P4 Northwood 2.4 GHz and suddenly,
When I first got back into PC gaming I had a prebuilt from BB called VPR Matrix which was all-in-all a pretty solid machine. Over the years it served as my introduction to (then) modern systems and over 5-10 years I upgraded/replaced virtually every part of it. The last processor it got was one of those and yeah, I loved it. I've still got that machine tucked away in the closet with no plans to ever get rid of it.
 
I had an absolute blast playing UT and UT2003 in LAN matches. But discovered a crazy thing. My main PC was a Celeron 700 MHz (Coppermine) and I had a spare Pentium (maybe 133 MHz. It's all hazy at this point). The matches were fun and I was winning often enough to keep me interested in going. Then the other guy bought a P4 Northwood 2.4 GHz and suddenly, I felt like a chicken running for my life. I would frantically do 360 degree turns and would only sometimes catch glimpses of my opponent right before I got slaughtered. And of course he refused to swap PCs. That made me lose interest pretty quickly. Both PCs need to be similar in specs otherwise you won't even see what hit you. And online play is all about lag. The only online game I would play is turn based strategy against another human. Don't trust fast paced multiplayer action games to be fair due to the crazy amount of external factors.
I remember doing a lan with... what was the game... Counter no not counterstrike. IT was that era but a build your base sort of game... red alert but not red alert.
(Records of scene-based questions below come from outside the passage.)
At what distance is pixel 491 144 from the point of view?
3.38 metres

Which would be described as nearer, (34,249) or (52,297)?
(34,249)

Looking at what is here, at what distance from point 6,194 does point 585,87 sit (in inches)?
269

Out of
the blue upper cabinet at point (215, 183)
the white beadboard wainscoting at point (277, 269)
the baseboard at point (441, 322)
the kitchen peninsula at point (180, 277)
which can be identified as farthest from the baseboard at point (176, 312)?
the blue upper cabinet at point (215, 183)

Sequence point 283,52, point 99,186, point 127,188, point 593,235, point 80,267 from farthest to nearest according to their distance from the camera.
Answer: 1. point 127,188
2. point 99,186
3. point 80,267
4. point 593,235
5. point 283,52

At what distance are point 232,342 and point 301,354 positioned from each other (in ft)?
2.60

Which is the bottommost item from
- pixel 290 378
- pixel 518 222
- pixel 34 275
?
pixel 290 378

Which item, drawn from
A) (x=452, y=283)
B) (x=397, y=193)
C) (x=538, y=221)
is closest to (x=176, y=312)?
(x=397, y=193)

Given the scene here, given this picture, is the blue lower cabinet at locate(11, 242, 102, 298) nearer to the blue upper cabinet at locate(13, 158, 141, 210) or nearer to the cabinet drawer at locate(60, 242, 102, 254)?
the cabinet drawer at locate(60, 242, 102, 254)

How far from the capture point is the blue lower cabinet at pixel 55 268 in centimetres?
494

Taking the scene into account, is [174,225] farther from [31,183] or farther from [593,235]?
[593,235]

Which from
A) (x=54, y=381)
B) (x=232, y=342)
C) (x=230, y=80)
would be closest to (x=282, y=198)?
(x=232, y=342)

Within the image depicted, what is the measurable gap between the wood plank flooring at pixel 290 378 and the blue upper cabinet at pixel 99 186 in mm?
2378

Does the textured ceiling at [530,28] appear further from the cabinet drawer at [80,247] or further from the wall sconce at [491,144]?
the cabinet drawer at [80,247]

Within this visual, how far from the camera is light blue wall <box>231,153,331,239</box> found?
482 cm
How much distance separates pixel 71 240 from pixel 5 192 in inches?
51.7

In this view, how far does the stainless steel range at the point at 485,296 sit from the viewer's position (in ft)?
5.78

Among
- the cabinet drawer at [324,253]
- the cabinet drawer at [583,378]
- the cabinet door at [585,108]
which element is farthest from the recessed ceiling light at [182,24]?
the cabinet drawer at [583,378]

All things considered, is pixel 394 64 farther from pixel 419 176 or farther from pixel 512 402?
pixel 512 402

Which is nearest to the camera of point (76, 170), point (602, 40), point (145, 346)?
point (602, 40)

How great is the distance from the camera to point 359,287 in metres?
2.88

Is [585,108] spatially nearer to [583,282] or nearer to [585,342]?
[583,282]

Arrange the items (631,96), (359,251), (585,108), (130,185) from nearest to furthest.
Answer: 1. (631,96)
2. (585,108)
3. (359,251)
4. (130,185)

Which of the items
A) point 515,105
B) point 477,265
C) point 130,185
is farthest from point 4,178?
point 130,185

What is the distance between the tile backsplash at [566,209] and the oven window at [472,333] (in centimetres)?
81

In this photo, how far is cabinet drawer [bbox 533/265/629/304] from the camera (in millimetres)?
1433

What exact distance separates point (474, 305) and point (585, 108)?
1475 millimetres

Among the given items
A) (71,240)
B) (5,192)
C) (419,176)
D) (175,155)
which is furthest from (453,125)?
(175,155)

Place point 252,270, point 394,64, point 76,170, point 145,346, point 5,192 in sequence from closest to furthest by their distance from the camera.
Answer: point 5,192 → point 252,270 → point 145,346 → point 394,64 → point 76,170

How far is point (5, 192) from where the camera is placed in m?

Anyway I was one of the first people in my crew to show up with a pentium for lan gaming. And my build rates... for everything were faster than EVERYONE elses. The game didn't throttle itself to be on an relatively even tier with other systems. So i could just smoke them.

Also showed them mechwarrior... one guy was convinced that it wouldn't be faster because it used the CDrom drive and mine was a 4x. He almost cried lol.

Ahh the good ole days.
 
I would have wiped the floor with any of you in UT. In fact, I still can and will. "Bow Down!"